I have said before that I had spent all my life, up to last June, without ever thinking that there could arise a conflict between the fact that I was a French citizen and my freedom to think whatever I pleased as an individual. This gave me no sentiment of patriotic pride, nor any particular personal satisfaction, for the simple reason that I took it for granted, as does an American today.

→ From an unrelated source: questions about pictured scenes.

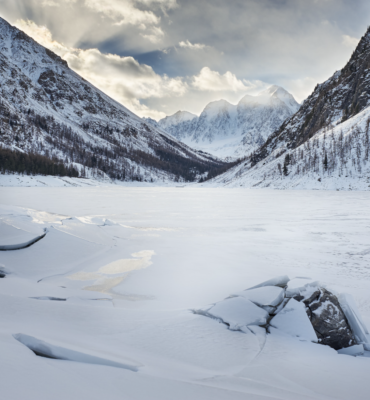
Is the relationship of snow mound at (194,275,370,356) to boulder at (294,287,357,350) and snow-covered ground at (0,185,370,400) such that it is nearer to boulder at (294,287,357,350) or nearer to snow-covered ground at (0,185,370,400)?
boulder at (294,287,357,350)

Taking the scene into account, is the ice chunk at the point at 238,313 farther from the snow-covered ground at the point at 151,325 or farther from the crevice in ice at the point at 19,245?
the crevice in ice at the point at 19,245

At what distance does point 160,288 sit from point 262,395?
3.24 m

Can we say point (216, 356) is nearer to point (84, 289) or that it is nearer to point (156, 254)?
point (84, 289)

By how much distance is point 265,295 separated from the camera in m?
4.12

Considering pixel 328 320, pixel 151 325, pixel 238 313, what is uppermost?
pixel 328 320

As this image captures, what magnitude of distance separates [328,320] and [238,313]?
1330 millimetres

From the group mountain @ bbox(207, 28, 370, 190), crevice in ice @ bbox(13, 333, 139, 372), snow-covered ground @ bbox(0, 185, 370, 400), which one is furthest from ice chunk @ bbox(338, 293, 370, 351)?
mountain @ bbox(207, 28, 370, 190)

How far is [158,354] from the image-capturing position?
2.85 meters

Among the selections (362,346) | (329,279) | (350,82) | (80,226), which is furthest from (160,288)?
(350,82)

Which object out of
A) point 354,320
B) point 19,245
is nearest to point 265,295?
point 354,320

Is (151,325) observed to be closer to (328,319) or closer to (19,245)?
(328,319)

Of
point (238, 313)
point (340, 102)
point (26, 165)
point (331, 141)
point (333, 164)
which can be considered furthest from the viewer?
point (340, 102)

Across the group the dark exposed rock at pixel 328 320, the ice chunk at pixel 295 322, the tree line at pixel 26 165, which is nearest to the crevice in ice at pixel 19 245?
the ice chunk at pixel 295 322

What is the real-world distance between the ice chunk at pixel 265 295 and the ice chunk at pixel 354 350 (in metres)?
1.02
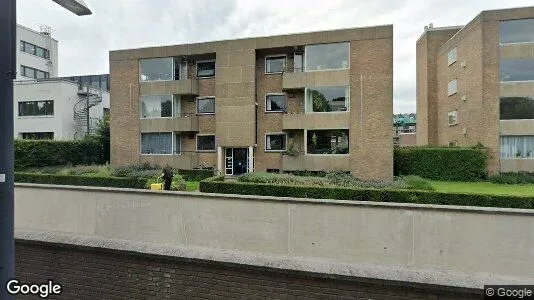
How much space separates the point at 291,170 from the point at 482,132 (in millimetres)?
15029

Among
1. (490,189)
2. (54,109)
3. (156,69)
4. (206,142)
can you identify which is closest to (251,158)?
(206,142)

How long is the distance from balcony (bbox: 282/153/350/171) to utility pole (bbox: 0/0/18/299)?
19407 mm

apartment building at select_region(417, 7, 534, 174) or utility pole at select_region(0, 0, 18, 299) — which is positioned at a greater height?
apartment building at select_region(417, 7, 534, 174)

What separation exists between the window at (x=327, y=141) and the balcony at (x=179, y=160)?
9.21m

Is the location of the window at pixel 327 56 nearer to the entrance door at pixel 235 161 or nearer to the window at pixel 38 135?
the entrance door at pixel 235 161

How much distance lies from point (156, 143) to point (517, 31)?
2915 cm

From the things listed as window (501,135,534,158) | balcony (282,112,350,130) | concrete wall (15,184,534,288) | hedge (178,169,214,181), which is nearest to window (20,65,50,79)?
hedge (178,169,214,181)

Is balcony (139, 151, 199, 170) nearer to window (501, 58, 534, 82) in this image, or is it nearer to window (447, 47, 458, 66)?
window (501, 58, 534, 82)

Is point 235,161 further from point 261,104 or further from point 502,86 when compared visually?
point 502,86

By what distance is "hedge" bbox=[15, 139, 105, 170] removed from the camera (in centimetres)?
2348

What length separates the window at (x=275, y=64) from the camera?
923 inches

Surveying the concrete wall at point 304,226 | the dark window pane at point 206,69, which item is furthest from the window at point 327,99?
the concrete wall at point 304,226

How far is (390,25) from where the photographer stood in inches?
801

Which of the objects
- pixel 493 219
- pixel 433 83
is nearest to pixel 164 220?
pixel 493 219
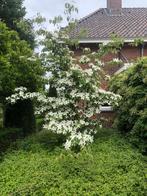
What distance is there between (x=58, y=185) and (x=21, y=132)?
6.99 m

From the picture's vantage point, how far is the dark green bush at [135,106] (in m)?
10.7

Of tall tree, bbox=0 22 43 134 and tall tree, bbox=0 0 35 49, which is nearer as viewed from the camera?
tall tree, bbox=0 22 43 134

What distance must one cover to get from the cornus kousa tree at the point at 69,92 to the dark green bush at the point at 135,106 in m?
0.52

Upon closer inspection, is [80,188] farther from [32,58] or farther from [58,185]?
[32,58]

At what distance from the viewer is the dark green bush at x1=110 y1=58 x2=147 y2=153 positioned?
10.7 meters

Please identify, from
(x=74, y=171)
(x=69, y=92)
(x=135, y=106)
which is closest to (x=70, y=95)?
(x=69, y=92)

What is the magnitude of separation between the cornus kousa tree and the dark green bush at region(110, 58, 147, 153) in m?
0.52

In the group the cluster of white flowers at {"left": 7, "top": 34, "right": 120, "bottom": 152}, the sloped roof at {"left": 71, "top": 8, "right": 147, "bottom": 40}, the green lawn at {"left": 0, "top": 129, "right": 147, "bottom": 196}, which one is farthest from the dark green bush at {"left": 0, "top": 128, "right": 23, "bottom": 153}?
the sloped roof at {"left": 71, "top": 8, "right": 147, "bottom": 40}

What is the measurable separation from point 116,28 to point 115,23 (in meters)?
1.14

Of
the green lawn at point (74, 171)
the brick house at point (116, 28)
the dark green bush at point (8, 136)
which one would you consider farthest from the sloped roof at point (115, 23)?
the green lawn at point (74, 171)

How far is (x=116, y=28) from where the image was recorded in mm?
22750

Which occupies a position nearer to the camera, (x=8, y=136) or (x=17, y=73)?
(x=17, y=73)

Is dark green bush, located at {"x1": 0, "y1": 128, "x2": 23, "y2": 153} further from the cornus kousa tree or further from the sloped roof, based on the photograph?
the sloped roof

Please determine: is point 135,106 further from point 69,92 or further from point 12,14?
point 12,14
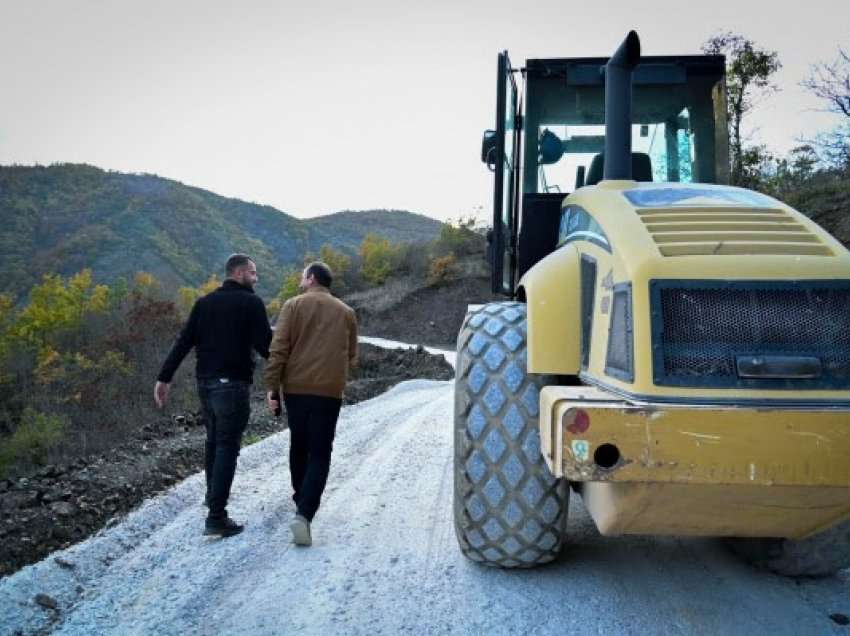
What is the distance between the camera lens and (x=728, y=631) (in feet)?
9.53

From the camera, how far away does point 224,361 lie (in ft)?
15.1

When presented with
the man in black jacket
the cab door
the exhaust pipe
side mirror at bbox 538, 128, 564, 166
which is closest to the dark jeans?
the man in black jacket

But now the dilemma is there, not only for me but for all the French, whether they live in France or abroad. Criticism and dissent have not disappeared in France because they cannot, but the fundamental principle which allows dissent and criticism is more than threatened. Families are split in France as they never were split, even at the time of the Dreyfus affair. Those who do not accept blindly the infallibility of Marshal Pétain’s policies are called traitors by his partisans, and those who see in him the Savior of France are traitors in the eyes of those who refuse to trust him. Freedom having disappeared from France, fear has taken its place, fear for one’s own security or for one’s family, fear of being called unpatriotic, fear of being wrong because the normal standards by which right and wrong are judged have been so profoundly shaken.
What does it mean to be French?
Only the question can be formulated today. But there is not one answer.
No doubt the answer is in the making. From the point of view of my own convictions, I do not believe that the policies of the present French leaders and their doubtful attitude towards certain fundamental ideas are very helpful. But on the other hand they may not do much harm because the problems involved so far exceed the immediate preoccupations of the Government that sits in Vichy, limited as it is not only by the German conqueror but by its own instability.
Those problems concern the survival of Western civilization itself, the form of which may change, but not the basic ideas. Those basic ideas are as old as the Greeks. One of them is freedom and respect for the dignity of the individual. That we have mishandled and abused these ideas in France and elsewhere is a fact, but this is not a proof that these ideas are false.
The Nazis may succeed temporarily in breaking down France and in perverting many Frenchmen’s conception of what France stands for in the world, but, barring the alas not impossible eventuality that they may destroy us completely as a nation, I have little doubt that France will again find its identity and its place in the sun.